Click the link below for a detailed graph of the ResNet50 architecture

http://ethereon.github.io/netscope/#/gist/db945b393d40bfa26006

###### Flowchart

In Progress

##### Data directory structure

##### ImageNet

What is ImageNet?

ImageNet is formally a project aimed at (manually) labeling and categorizing images into almost 22,000 separate object categories for the purpose of computer vision research.

When it comes to image classification, the ImageNet challenge is the de facto benchmark for computer vision classification algorithms — and the leaderboard for this challenge has been dominated by Convolutional Neural Networks and deep learning techniques since 2012. The state-of-the-art pre-trained networks included in the Keras core library represent some of the highest performing Convolutional Neural Networks on the ImageNet challenge over the past few years.
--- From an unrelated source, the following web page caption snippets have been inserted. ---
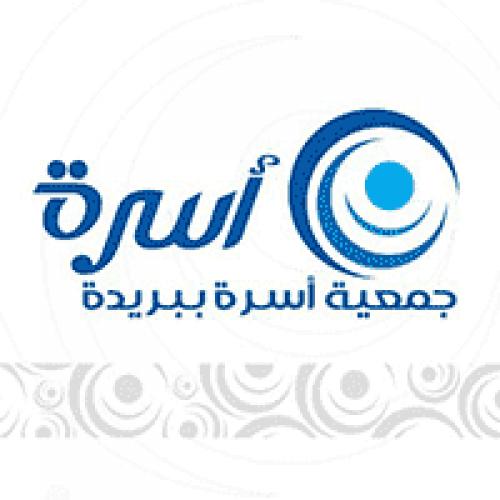 جمعية التنمية الأسرية ببريدة توفر وظيفة شاغرة بمسمى أخصائي محتوى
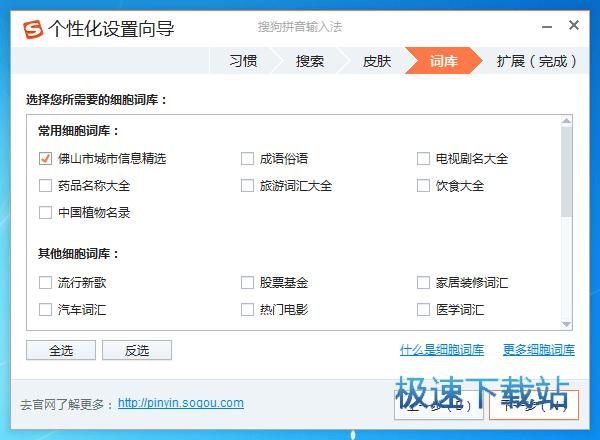 搜狗拼音输入法2014官方下载截图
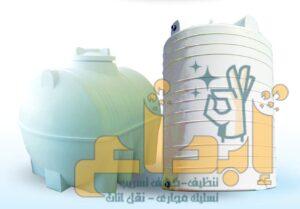 كيف اعالج خزان المياه المثقوب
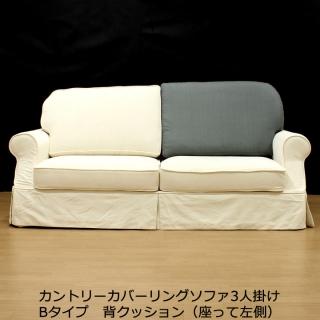 カントリーカバーリングソファ用替え背クッション・座って右側(Bタイプ3人掛け用)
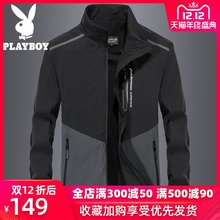 Playboy jacket men's autumn top thickened in autumn and winter casual cotton padded clothes middle aged dad men's coat men's coat
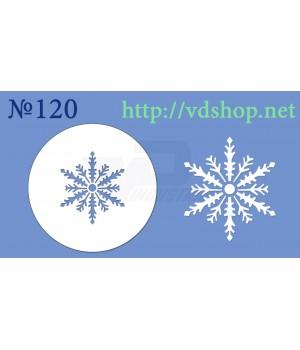 """Трафарет для расписного пряника №120 """"Снежинка"""""""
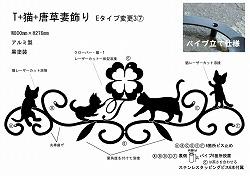 451:イニシャルT+猫4匹アルミ製妻飾り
These networks also demonstrate a strong ability to generalize to images outside the ImageNet dataset via transfer learning, such as feature extraction and fine-tuning.

The goal of the ImageNet Large Scale Visual Recognition Challenge (ILSVRC) is to train a model that can correctly classify an input image into 1,000 separate object categories. Models are trained on ~1.2 million training images with another 50,000 images for validation and 100,000 images for testing.

These 1,000 image categories represent object classes that we encounter in our day-to-day lives, such as species of dogs, cats, various household objects, types of vehicles, and much more. You can find the full list of object categories in the ILSVRC challenge here.
http://image-net.org/challenges/LSVRC/2014/browse-synsets

###### This dataset is what the ResNet50 model is trained on. It is good to know the classification labels from that dataset in order for us to work with the pre-trained transfer values. Our primary goal is to take note of the most prominent labels that come with our data type and get some insights into what the model is noticing.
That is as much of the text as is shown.